5. Sales of the ophthalmologic drug Lucentis (intravitreal ranbizumab) for diabetic macular edema and other indications remained stable with flat sales in constant currencies (down 13% as reported) for a total of $539 million in 1Q15. Sequentially, sales declined ~8% as reported, following a ~4% sequential decline in 4Q14 – far from a positive trend. According to the financial supplement, Lucentis revenues were driven by the uptake in non-AMD (age-related macular degeneration) indications, which include diabetic macular edema (DME), macular edema, and choroidal neovascularization secondary to pathologic myopia. Gains here were offset by competition in the neovascularization AMD indications. Similar to 4Q14, the financial supplement stated again that the drug’s pre-filled syringe continues to perform “solidly” after its launch in all key European countries, as well as Japan, Australia, and Canada.

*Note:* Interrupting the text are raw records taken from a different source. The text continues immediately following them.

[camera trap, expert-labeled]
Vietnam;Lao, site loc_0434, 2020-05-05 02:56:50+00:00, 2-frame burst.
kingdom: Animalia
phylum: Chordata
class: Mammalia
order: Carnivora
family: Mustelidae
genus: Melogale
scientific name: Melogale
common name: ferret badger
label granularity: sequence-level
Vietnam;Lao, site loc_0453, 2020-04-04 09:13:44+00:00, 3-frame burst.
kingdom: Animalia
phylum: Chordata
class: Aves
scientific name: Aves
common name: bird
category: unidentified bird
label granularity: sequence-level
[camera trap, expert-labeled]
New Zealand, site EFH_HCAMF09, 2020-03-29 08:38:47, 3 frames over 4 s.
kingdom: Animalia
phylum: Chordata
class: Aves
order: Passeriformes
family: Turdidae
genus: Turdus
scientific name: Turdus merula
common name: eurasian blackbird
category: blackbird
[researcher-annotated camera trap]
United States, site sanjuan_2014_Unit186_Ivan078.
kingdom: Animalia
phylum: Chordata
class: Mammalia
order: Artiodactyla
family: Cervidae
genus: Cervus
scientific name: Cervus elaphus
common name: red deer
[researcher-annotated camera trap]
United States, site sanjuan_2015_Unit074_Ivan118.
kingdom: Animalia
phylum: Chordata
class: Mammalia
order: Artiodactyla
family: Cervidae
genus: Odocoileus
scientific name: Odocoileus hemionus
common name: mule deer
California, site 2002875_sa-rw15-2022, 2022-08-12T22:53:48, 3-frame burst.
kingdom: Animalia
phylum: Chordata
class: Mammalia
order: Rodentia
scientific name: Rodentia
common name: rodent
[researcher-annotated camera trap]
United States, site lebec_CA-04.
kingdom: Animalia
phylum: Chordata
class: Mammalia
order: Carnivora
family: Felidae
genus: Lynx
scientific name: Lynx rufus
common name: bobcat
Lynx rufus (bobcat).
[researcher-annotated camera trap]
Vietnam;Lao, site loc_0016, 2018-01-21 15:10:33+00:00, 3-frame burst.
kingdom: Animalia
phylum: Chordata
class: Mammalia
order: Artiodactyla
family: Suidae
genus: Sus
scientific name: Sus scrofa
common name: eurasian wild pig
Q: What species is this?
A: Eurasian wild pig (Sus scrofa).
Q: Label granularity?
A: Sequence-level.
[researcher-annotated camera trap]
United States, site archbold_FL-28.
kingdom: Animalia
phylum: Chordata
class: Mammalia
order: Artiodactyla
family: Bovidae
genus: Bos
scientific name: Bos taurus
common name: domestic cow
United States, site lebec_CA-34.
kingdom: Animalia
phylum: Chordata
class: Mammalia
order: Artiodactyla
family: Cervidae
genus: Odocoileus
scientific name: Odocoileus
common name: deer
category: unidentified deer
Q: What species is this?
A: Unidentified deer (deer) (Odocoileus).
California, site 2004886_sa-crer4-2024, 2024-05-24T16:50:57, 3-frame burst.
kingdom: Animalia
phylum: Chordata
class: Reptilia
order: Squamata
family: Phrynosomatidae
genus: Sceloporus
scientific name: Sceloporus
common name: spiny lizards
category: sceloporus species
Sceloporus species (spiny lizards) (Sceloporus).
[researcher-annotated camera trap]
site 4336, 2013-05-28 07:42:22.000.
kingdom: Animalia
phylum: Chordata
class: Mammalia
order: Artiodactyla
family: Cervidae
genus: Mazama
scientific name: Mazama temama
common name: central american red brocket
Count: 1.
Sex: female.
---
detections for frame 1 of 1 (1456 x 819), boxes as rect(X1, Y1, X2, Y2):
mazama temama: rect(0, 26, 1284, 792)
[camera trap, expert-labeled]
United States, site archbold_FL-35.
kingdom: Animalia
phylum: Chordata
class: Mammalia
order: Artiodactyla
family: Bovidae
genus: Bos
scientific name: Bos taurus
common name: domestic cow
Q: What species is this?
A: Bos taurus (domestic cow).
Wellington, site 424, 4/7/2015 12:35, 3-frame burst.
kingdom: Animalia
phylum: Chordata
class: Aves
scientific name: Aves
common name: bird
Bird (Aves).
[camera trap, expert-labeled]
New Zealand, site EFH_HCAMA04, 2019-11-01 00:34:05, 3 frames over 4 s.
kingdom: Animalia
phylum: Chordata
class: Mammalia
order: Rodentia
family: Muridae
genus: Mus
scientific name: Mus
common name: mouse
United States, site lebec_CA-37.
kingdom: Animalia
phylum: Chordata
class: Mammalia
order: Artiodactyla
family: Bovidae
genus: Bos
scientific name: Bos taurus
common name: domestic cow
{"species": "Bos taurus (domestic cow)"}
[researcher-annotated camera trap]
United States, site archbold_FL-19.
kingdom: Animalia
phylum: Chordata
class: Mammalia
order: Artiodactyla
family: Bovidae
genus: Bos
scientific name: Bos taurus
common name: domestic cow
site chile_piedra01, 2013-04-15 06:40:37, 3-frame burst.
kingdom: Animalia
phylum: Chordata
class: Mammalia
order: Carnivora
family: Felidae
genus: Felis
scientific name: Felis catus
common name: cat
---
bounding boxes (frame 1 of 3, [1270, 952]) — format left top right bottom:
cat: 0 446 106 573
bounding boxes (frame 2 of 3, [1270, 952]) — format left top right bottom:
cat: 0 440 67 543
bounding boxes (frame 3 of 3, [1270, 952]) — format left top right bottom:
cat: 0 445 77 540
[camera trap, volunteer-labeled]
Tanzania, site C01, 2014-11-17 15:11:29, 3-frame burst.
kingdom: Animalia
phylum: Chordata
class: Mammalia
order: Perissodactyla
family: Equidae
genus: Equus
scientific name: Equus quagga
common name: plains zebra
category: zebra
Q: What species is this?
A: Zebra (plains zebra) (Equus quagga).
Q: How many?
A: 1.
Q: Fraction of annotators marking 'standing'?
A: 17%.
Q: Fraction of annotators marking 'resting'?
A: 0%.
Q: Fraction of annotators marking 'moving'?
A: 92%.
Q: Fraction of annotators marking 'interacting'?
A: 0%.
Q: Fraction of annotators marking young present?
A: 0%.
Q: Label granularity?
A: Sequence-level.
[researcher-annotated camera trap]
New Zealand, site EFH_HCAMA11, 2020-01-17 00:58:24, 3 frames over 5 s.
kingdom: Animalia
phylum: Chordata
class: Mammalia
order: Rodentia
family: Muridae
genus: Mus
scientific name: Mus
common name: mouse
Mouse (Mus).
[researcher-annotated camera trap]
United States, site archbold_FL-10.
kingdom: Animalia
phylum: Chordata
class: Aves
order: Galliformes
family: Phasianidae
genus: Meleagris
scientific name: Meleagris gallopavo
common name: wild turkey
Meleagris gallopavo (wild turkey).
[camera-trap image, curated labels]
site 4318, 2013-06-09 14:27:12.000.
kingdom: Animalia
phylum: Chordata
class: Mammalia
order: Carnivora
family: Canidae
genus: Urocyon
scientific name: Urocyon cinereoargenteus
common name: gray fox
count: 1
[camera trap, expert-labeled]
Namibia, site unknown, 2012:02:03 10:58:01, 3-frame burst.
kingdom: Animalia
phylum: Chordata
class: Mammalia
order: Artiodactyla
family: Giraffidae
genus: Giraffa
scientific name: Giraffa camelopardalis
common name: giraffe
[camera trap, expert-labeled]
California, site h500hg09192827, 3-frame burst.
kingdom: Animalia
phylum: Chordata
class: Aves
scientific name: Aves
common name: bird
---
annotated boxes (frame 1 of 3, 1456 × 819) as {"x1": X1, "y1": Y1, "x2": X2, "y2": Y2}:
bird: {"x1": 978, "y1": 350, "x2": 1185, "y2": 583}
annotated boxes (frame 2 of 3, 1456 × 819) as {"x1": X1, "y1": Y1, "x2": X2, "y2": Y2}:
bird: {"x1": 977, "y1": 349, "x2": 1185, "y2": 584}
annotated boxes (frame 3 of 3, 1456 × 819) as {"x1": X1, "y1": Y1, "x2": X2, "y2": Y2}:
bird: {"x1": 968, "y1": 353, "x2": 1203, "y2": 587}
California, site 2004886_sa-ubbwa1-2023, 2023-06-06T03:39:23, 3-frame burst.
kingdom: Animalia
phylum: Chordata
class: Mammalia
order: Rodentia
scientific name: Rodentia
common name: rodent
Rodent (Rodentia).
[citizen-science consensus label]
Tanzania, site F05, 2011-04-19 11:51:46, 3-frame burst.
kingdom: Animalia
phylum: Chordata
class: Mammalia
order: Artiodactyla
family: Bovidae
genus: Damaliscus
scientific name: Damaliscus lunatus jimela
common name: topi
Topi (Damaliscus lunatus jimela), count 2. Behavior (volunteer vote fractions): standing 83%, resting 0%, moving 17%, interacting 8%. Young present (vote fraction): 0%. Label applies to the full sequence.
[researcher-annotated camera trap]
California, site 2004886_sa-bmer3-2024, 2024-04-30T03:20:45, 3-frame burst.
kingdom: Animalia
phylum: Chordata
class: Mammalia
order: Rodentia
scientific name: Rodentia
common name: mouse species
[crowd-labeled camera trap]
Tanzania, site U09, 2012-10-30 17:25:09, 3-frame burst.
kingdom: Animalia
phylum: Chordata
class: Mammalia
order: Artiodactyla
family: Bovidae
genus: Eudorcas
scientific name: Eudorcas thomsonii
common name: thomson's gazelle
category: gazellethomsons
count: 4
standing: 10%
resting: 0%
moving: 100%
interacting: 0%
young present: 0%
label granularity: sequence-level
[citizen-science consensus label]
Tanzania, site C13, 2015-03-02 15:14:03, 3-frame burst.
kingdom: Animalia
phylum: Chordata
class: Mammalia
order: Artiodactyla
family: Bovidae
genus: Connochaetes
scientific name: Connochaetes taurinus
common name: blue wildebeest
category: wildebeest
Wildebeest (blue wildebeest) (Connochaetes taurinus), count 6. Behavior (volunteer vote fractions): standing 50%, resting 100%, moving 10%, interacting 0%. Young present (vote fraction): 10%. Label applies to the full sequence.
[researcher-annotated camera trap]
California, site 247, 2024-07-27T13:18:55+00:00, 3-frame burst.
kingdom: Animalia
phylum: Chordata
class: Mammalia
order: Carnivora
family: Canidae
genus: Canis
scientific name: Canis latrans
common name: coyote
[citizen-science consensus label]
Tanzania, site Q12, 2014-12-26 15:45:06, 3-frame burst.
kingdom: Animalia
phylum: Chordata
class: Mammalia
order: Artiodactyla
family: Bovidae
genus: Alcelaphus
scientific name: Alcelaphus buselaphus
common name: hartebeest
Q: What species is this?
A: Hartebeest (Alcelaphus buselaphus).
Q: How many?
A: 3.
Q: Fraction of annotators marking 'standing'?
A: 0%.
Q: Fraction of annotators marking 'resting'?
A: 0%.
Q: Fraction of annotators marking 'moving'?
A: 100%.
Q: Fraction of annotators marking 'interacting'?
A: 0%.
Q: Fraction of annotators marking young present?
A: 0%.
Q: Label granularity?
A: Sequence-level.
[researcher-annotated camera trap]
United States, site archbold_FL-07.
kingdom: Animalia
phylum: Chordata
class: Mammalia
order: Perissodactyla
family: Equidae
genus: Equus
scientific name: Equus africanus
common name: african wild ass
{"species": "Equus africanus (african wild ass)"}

  • Non-AMD indications were reported to contribute to 43% of 1Q15 Lucentis’ sales, equivalent to 4Q14’s 43% non-AMD contribution and slightly higher than 1Q14’s 40% non-AMD contribution. In addition, emerging growth markets contributed to 20% of Lucentis’ sales, also slightly higher than 1Q14’s 17%. The DME indications are newer and previously we have heard that they have been drivers of growth.
  • According to the financial supplement, Novartis has also been appealing decisions made in Italy and France that allow for more widespread off-label use and reimbursement of Roche’s Avastin (bevacizumab). In Italy, Novartis continues to press an appeal of the Italian Medicines Agency’s decision to include Avastin in a list of drugs to be reimbursed off-label. Meanwhile in France, the company is appealing a decree that provides the legal basis for the adoption of the temporary recommendation of off-label use of Avastin for eye care indications. Indeed, Lucentis may find it difficult to grow with its higher price tag compared to Avastin as well as the FDA’s recent approval of Bayer/Regeneron’s Eylea (intravitreal aflibercept) for diabetic retinopathy with DME (diabetic macular edema). In addition, the unimpressive results for Lucentis in a recent NIH study comparing Lucentis,. Eylea, and Avastin may stiffen the competition in coming quarters.
  • There were no updates on wet AMD candidate RTH258 (formerly ESBA 1008), as Alcon (Novartis’ eye care division) initiated a phase 3 trial last December. As a reminder, this candidate is a novel single chain antibody fragment; its phase 3 trial ( Identifier: NCT02307682) looks at the efficacy and safety of RTH258 vs. Eylea and began dosing in the first patient this past December. According to, the estimated enrollment has decreased to 1,600 patients (compared to management’s estimation of 1,700 patients in 4Q14) and has an estimated primary completion date of June 2017. For more on this candidate, please see our 4Q14 update.
  • As a reminder, Novartis markets Lucentis ex-US only. Roche/Genentech market the drug within the US, and received FDA approval for diabetic retinopathy with DME in February.

Questions and Answers

Q: You've previously talked about the fact that you felt you could reallocate a lot of the resources that you had within the existing organization to support the launches coming up in 2015 and 2016. Seeing 1Q now as a base, how should we think of that reallocation?

A: So, you're right, the majority of the support for the launch of these brands will be a reallocation, which we largely worked through as we’ve taken our resources off Diovan, Exforge, and even Galvus and others. Particularly when it comes to field force, incremental field force is really, really tiny. Having said that, whenever one launches with the potential that Cosentyx (psoriasis) and LCZ (have, there is some additional marketing spending. There is some additional space for clinical trials that are needed to support the brand, to drive health economic data, etc. So there will be some increase in spending.